A prominent Belarusian opposition journalist who has spent much of the last two years under house arrest has been given permission by her government to travel to Britain and see her husband.
Irina Khalip, the wife of the now exiled presidential candidate Andrei Sannikov, said she hoped to visit her husband next month but she also vowed to return to her homeland.
Both Mr Sannikov and Mrs Khalip were among hundreds of opposition activists who were arrested and imprisoned in the immediate aftermath of widespread protests against the disputed December 2010 presidential elections. The vote, which was widely condemned by observers as fraudulent, returned Belarus’ long standing strongman Alexander Lukashenko to power but also resulted in an unusually widespread protest movement in the highly controlled quasi-Stalinist state.
Mr Sannikov was jailed for five years but released last April. He has since fled to Britain and claimed political asylum. His wife remained under de facto house imprisonment and was banned from travelling abroad.
But this week a parole board in Minsk informed her that she could visit her husband before April 3. She is also now allowed to visit the offices of Novaya Gazeta, the Moscow newspaper which is partially owned by the Lebedev family, owners of The Independent and Evening Standard titles.
After being told she could travel Mrs Khalip thanked Evgeny Lebedev and Belarusian journalist Tanya Korovenkova for lobbying Mr Lukashenko during a recent conversation with him.
Mr Lebedev said: “I am very pleased that finally Mr Lukashenko is keeping his word and Irina will be allowed to come to London. She’s one of our most courageous journalists and it’s great news she will be able to be reunited with her husband.”
Speaking to The Independent, Mr Sannikov said he was “excited but cautious” about the news.
“It is the police exercising surveillance who have given her permission,” he said. “Now she is enquiring with the visa department whether she will be able to go without being stopped at the airport.”

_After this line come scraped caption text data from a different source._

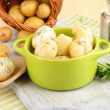 Tender young potatoes with sour cream and herbs in pan on wooden board on table close-up - Stock Photo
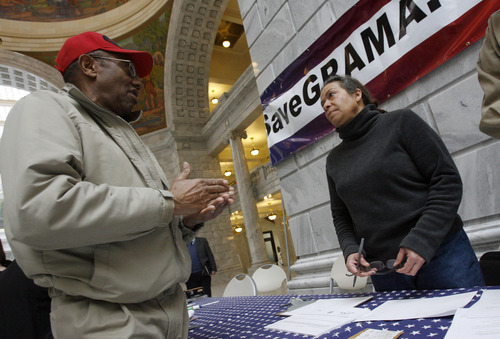 FRANCISCO KJOLSETH  |  The Salt Lake Tribune Jim Newsome, of Clinton, talks with Collette Gillian, of Salt Lake City, at a rally Thursday to collect signatures to repeal HB477, which limits public access to government records.
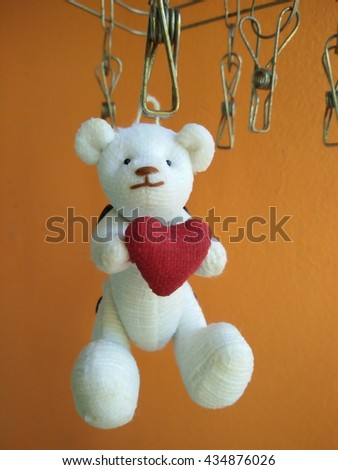 White teddy bear holding a red heart  hanging on clothespin orange background - stock photo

Asked whether there was a fear his wife not be allowed back into the country he replied: “It’s a concern always. She doesn’t want to leave her roots, she has stated that several times. She is going through all these procedures so she can have formal permission to leave and come back.”
Speaking to the local news agency BelaPAN, Mrs Khalip said she was determined to return. “If the authorities hope that I'll never come back, they'll be disappointed,” she said. “I'm an exemplary prisoner. My probation period will be over in July, and I'll wait for the court to hear my case.”